Princeton University

School of Engineering & Applied Science

Electrons on Superfluid Helium: Towards Single Electron Control

Maika Takita
Engineering Quadrangle B327
Wednesday, November 5, 2014 - 9:00am to 10:30am

Electrons floating on the surface of superfluid helium have been suggested as promising mobile spin qubits. We have demonstrated transferring electrons extremely efficiently in a narrow channel structure with underlying gates, showing no transfer error while clocking 10^9 pixels in a 3-phase charge coupled device (CCD). On average, one electron per channel was clocked, but to reliably obtain a single electron per channel we have designed an electron turnstile operating across 78 parallel channels.

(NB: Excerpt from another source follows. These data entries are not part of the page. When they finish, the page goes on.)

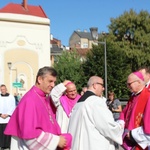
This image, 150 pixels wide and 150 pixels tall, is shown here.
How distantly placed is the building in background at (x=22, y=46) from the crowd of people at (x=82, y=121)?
40654 millimetres

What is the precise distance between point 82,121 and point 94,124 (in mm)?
180

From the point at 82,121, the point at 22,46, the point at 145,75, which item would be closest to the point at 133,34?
the point at 22,46

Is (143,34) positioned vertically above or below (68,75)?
above

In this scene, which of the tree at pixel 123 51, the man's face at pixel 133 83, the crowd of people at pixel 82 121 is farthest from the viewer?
the tree at pixel 123 51

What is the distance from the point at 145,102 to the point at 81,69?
138 ft

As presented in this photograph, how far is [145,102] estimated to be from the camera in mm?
5848

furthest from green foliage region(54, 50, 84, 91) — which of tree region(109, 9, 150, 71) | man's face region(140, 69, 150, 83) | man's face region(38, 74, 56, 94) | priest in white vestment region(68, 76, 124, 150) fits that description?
man's face region(38, 74, 56, 94)

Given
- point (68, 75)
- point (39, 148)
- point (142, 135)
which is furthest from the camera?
point (68, 75)

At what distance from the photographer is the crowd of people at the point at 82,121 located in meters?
4.43

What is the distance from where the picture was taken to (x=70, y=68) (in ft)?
172

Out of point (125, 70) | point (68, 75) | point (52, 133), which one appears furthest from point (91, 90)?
point (68, 75)

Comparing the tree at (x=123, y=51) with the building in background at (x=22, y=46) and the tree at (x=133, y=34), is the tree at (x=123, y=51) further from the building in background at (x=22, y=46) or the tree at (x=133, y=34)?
the building in background at (x=22, y=46)

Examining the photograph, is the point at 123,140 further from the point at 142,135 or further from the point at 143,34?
the point at 143,34

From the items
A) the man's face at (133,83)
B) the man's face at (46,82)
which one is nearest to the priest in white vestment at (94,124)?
the man's face at (133,83)
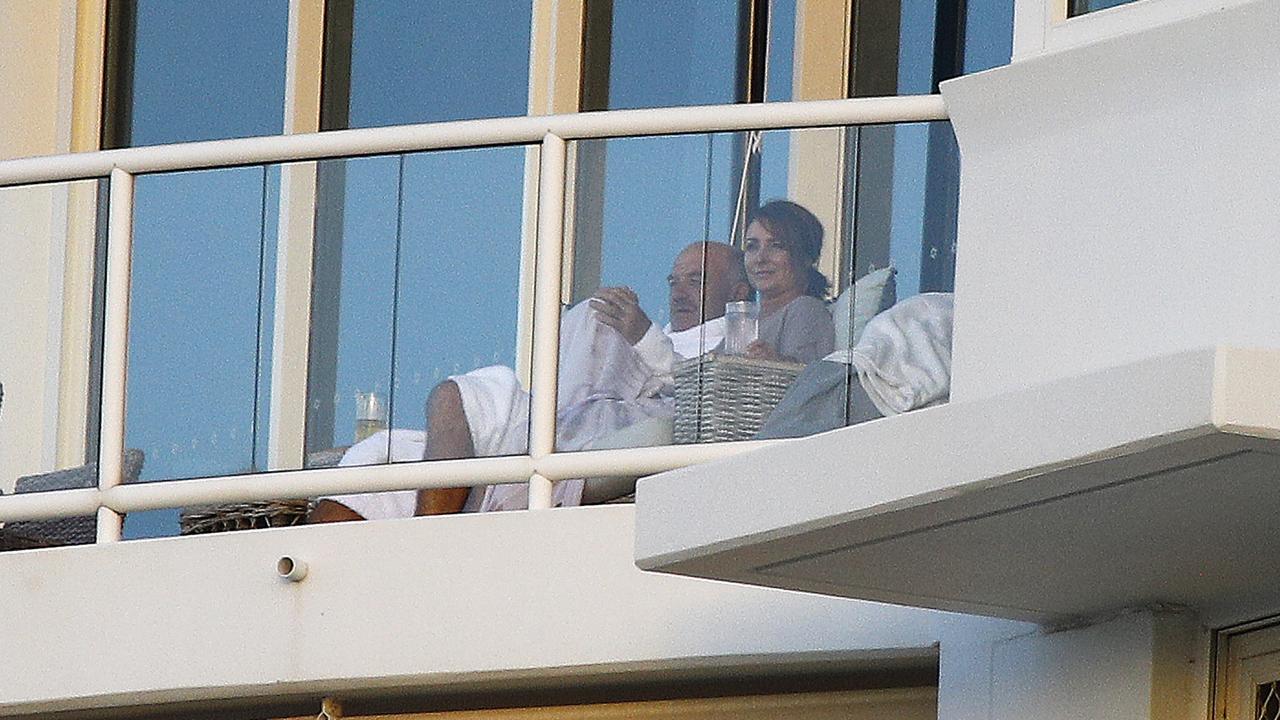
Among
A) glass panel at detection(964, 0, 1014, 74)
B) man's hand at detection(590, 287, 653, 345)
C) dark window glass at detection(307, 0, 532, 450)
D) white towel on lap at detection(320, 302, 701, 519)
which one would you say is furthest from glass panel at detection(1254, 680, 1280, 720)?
glass panel at detection(964, 0, 1014, 74)

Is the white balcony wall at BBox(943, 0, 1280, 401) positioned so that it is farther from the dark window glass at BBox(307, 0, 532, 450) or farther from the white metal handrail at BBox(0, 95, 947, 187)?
the dark window glass at BBox(307, 0, 532, 450)

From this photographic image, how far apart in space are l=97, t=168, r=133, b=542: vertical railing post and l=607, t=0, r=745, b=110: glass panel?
3.13 m

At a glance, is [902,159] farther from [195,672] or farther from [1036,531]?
[195,672]

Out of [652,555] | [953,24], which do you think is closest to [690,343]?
[652,555]

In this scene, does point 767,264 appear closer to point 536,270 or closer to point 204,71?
point 536,270

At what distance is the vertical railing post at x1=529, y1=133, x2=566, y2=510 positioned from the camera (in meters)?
8.18

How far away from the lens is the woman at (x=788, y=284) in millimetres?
7957

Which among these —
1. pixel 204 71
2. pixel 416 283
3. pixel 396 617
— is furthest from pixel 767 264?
pixel 204 71

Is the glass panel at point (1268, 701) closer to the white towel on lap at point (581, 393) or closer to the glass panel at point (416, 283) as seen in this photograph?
the white towel on lap at point (581, 393)

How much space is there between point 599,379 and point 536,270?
1.10 feet

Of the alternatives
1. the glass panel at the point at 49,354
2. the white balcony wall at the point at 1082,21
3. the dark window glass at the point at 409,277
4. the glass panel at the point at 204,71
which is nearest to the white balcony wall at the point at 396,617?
the glass panel at the point at 49,354

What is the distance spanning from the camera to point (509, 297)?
8328 mm

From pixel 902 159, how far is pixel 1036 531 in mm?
1773

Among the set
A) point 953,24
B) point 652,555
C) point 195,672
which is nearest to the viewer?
point 652,555
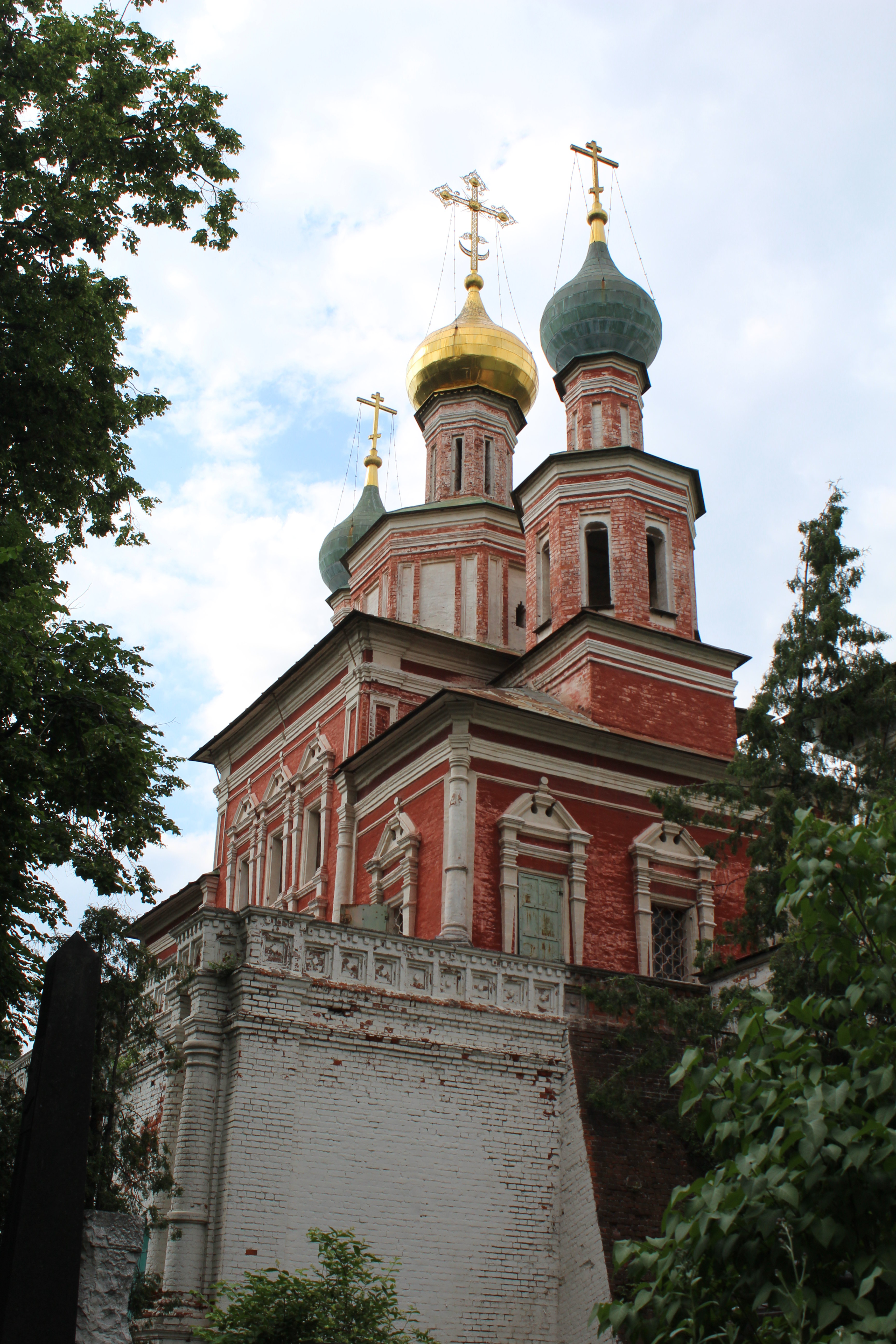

The turnstile will ideally permit a single electron to pass through while clocking electrons. In our device electrons are first accumulated over wide 2.3μm channels, and can subsequently be clocked using the CCD gates into narrow 0.8μm wide channels. The large number of electrons per pixel in the wide channels reduces to a smaller number per pixel after clocking through the narrow channels. Initially, we find that more than one electron can be held on the small pixels. Underlying gates in the turnstile region allow us to repeatedly split these electron packets. We find a plateau in the electron signal as a function of the applied gate voltages indicating quantized number of electrons per pixel occupation across the 78 parallel channels.